2013 Poetry Month #12 – John Haines


I had hoped to showcase poetry each day for National Poetry Month, but other obligations diverted my attention and time.  For the last day of April, I have chosen poetry from John Haines – a writer whose work and style, along with his time living in Alaska, really influenced and changed my own style, and in some ways, paid the foundation for a change of direction in my own life.

I was introduced to John Haines in a poetry class I took at the Loft Literary Center in Minnesota, by Thomas R Smith.  For that, I will forever be indebted to him.

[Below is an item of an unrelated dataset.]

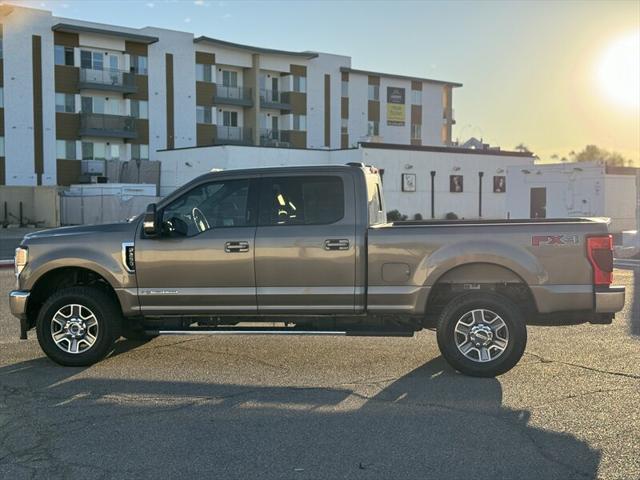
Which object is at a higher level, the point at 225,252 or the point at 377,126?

These selections from from the collection “The Owl in the Mask of the Dreamer”, published by Graywolf Press in 1993.


Horns

I went to the edge of the wood
in the color of evening,
and rubbed with a piece of horn
against a tree,
believing the great, dark moose
would come, his eyes
on fire with the moon.

I fell asleep in an old white tent.
The October moon rose,
and down a wide, frozen stream
the moose came roaring,
hoarse with rage and desire.

I awoke and stood in the cold
as he slowly circled the camp.
His horns exploded in the brush
with dry trees cracking
and falling; his nostrils flared
as swollen-necked, smelling
of challenge, he stalked by me.

I called him back, and he came
and stood in the shadow
not far away, and gently rubbed
his horns against icy willows.
I heard him breathing softly.
Then with a faint sigh of warning
soundlessly he walked away.

I stood there in the moonlight,
and the darkness and silence
surged back, flowing around me,
full of a wild enchantment,
as though a god had spoken.

Denali Road

By the Denali road, facing
north, a battered chair
in which nothing but the wind
was sitting.
And farther on
toward evening, an old man
with a vague smile,
his rifle rusting in his arms.

The Rain Glass

A winter morning, and the sea
breaks on the harbor wall.

Rain moves up the lonely street
under swaying wires,
blowing across the empty playground;
the air smells
of metal, kelp, and tar.

I hear the thrashing of leaves
against these windows;
the house is cold,
but the shifting glare of a fire
shines on wet asphalt.

Chairs, forms of silent people;
faces blurred in the clouding
of many small mirrors.

I wait in the doorway of a room
with grey walls and distant pictures.